I'm not trying to sound smart I'm just looking for resources to help myself understand a hunch I have, maybe your mind works differently but I'm usually right with these subconscious intuitions it's just hard to consciously understand without some better ideas.

Wtf op you fucking asshole. I looked at your pic and I'm crosseyed now.

Do you have any suggestions / or examples?

If you can just show me an example of how I could model this that's probably all I need.

This is like someone who remembers a piece of a song but doesn't have enough information to find it on google yet...

Ah wait I misread step 2 and the bit where it says 'it predisposes all the most proximate agents to use that agent'

So yeah, you'd end up with a number of centralised ones, but what's your point?

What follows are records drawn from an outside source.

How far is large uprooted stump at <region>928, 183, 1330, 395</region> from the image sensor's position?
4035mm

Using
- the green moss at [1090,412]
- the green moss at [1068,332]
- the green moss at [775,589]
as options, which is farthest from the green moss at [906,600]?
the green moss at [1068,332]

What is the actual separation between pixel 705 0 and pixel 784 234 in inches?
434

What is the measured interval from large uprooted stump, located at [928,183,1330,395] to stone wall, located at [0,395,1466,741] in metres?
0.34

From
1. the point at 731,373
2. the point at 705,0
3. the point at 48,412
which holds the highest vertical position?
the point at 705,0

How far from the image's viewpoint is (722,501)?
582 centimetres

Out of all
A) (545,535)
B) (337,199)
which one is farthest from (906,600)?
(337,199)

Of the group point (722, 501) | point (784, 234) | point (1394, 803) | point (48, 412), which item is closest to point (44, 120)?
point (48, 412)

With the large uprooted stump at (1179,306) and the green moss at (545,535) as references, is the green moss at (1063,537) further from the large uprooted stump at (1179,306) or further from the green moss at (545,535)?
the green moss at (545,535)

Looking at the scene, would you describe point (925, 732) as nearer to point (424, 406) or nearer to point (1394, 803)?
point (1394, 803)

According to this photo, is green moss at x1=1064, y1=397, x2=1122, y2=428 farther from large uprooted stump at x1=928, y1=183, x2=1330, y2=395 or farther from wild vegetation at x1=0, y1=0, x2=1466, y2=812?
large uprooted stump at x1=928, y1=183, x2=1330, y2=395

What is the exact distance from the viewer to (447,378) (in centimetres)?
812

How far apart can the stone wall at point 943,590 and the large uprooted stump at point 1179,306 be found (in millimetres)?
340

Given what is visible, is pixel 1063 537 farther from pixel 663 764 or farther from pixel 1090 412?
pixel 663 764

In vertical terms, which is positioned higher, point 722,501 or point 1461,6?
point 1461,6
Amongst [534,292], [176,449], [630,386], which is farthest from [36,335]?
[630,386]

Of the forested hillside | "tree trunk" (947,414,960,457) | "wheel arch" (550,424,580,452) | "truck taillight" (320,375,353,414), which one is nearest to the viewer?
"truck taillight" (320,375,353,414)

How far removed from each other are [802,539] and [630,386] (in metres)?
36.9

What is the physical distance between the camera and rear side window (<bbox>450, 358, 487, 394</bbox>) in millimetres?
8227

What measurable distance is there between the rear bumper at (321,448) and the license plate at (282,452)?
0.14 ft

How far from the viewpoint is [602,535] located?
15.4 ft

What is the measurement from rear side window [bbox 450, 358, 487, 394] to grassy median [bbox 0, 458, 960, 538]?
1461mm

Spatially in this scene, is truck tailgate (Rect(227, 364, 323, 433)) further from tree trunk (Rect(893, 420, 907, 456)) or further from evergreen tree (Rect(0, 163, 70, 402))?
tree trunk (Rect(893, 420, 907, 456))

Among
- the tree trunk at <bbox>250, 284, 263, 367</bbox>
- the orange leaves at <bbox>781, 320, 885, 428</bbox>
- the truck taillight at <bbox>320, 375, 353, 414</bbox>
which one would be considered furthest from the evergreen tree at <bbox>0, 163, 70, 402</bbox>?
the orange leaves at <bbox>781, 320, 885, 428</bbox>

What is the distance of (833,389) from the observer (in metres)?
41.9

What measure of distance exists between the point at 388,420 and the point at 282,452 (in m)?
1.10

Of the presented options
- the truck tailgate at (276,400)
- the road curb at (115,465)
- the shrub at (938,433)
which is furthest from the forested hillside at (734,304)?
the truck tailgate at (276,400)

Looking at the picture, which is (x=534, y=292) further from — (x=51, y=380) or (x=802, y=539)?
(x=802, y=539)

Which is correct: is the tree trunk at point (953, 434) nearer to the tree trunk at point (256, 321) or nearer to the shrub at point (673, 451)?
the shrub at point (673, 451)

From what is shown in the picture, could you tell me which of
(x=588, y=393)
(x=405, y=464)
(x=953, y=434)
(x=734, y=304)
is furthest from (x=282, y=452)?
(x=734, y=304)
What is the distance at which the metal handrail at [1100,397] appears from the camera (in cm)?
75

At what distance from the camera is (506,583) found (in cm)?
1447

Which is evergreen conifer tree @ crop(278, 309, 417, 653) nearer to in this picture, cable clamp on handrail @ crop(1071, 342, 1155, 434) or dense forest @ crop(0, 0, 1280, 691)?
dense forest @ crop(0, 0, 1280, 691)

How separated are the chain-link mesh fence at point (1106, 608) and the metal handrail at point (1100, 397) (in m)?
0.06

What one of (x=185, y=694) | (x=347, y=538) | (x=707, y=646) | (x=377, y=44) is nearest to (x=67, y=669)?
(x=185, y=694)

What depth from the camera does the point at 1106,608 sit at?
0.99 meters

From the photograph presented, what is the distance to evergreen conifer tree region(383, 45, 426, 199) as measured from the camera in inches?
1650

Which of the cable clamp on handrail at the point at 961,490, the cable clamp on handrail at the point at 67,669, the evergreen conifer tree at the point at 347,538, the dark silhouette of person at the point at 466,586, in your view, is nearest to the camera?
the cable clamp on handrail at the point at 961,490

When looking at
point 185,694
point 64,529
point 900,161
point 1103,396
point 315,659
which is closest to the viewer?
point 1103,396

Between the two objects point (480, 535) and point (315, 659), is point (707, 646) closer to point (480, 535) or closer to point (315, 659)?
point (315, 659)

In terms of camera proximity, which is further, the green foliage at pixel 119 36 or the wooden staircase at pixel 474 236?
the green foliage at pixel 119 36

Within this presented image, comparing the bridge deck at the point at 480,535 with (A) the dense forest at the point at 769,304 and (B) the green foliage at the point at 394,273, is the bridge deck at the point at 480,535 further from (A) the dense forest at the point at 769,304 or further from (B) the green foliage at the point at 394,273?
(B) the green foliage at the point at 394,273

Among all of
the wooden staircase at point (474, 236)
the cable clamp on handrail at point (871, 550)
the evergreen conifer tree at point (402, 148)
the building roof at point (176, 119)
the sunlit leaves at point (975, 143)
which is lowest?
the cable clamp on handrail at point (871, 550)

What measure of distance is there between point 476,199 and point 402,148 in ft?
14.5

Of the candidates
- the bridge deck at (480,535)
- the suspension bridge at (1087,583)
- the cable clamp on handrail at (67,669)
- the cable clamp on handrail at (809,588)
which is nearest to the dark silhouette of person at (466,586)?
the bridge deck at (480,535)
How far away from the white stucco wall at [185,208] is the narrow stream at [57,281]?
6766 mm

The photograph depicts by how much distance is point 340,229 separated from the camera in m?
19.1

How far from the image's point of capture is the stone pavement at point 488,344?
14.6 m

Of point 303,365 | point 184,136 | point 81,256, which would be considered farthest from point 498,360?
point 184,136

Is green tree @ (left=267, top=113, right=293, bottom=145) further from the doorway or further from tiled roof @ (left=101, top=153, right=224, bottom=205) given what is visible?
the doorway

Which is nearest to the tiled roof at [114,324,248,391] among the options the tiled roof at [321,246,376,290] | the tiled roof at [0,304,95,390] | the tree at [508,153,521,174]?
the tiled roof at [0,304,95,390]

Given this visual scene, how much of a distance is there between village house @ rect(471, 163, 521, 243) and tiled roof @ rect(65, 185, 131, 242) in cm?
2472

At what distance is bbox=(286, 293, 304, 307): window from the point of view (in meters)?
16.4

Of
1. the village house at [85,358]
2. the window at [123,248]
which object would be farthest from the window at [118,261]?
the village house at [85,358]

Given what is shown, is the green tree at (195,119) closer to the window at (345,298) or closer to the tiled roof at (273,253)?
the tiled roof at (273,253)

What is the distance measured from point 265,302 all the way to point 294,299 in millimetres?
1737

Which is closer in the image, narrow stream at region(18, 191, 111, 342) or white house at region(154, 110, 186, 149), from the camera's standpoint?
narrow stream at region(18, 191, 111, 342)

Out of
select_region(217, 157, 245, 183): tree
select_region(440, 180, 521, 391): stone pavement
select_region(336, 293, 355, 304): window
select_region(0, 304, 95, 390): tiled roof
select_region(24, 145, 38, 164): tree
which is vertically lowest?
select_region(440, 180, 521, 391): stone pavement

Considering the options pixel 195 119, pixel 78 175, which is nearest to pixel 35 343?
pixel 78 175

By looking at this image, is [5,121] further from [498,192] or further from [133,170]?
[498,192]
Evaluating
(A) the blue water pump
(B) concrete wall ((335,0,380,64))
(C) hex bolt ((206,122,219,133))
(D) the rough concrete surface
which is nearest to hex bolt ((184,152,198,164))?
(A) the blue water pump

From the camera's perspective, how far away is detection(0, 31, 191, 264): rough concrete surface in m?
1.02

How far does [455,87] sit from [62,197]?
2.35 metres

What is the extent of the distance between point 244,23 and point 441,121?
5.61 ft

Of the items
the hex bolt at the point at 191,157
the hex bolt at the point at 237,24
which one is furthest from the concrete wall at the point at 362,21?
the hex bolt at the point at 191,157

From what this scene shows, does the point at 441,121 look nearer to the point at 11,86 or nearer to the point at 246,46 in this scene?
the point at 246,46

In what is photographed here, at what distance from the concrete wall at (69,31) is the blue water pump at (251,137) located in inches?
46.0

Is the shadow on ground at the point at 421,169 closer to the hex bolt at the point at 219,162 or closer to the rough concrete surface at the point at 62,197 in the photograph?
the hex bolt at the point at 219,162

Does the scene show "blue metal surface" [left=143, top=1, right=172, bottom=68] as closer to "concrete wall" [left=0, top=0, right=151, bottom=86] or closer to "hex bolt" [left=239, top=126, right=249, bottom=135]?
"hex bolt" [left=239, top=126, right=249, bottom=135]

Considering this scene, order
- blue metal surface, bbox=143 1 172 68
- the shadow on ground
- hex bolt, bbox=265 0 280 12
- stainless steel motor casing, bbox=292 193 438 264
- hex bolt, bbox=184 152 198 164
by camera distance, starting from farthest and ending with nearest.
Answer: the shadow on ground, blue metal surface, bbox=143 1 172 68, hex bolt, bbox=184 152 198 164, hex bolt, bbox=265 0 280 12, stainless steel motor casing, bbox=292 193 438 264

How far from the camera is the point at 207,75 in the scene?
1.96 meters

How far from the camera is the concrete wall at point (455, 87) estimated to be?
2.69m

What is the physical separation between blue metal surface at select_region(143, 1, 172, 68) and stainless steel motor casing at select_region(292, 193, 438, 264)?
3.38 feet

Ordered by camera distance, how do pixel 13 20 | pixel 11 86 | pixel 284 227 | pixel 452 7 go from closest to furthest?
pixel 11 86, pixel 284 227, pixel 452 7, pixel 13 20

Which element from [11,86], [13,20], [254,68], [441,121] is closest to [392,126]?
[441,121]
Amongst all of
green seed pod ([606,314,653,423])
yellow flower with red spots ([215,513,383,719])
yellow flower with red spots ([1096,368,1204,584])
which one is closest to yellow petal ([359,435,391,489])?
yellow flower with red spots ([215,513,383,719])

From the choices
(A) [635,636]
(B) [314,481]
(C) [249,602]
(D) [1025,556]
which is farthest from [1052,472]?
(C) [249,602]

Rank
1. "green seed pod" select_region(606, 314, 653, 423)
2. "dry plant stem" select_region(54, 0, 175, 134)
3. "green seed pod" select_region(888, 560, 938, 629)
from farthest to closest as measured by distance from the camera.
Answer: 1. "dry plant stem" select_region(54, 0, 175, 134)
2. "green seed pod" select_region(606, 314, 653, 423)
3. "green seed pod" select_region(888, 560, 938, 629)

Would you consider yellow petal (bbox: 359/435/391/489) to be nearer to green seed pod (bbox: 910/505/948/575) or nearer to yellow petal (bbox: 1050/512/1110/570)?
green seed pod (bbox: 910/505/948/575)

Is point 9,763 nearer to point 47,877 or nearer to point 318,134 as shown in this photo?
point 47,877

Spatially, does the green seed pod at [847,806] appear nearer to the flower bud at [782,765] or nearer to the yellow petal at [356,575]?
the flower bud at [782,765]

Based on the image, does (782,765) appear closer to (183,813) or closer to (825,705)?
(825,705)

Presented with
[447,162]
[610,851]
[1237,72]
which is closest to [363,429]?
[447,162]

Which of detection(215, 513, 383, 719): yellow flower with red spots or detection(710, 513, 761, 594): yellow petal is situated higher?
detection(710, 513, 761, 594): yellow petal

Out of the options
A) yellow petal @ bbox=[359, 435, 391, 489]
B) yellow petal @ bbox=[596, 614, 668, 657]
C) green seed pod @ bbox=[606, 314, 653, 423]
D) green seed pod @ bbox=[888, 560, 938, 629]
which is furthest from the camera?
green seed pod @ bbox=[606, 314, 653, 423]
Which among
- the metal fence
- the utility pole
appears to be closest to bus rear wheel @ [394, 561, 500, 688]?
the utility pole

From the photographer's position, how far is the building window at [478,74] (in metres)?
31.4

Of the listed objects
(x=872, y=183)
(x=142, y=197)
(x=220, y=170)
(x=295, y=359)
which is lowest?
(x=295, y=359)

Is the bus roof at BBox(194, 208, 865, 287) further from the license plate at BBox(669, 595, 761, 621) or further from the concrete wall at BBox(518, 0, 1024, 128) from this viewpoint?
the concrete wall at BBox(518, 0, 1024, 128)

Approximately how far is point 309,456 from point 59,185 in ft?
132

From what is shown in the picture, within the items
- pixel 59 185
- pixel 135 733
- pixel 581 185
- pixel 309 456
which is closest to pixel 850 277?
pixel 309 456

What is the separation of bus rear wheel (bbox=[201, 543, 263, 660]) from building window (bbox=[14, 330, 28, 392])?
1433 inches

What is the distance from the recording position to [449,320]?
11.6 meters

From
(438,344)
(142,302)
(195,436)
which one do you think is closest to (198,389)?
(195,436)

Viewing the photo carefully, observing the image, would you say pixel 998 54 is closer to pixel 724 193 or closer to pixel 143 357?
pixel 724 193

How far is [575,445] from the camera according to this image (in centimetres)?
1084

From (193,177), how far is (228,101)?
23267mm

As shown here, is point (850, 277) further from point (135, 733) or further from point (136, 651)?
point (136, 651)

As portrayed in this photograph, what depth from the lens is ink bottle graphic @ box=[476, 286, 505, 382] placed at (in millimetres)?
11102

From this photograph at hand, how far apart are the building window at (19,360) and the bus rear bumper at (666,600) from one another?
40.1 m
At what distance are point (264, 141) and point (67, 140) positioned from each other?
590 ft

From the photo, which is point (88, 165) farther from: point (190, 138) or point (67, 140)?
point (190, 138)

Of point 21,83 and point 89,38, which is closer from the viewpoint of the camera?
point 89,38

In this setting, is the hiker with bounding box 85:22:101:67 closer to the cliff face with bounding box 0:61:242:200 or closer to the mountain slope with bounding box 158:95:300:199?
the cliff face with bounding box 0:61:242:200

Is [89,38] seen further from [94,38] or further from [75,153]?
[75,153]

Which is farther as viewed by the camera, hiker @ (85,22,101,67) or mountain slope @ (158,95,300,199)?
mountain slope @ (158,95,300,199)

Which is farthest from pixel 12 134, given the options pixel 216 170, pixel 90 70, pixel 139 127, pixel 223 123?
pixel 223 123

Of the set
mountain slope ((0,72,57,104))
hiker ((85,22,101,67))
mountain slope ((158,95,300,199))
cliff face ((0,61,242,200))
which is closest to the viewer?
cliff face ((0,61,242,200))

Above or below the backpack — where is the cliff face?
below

Are you looking for code or something? It wouldn't be too difficult to knock up yourself apart from the GUI - don't know anything much about GUI dev work, so I always assume it's a pain.

I think depending on how you alter the variables it destroys the whole system when a node gets that centralised - I'm interested to know what parameters have to be introduced to stop that.

>I'm interested to know what parameters have to be introduced to stop that.
Ah, I see - didn't know that was what you were trying for. Suggest reading up on how Tor chooses relay nodes; it's sort of a similar problem.

Excellent thanks - is there a name for that field of study?

I think it's graph theory, but I'll be honest and say I'm not 100% on that.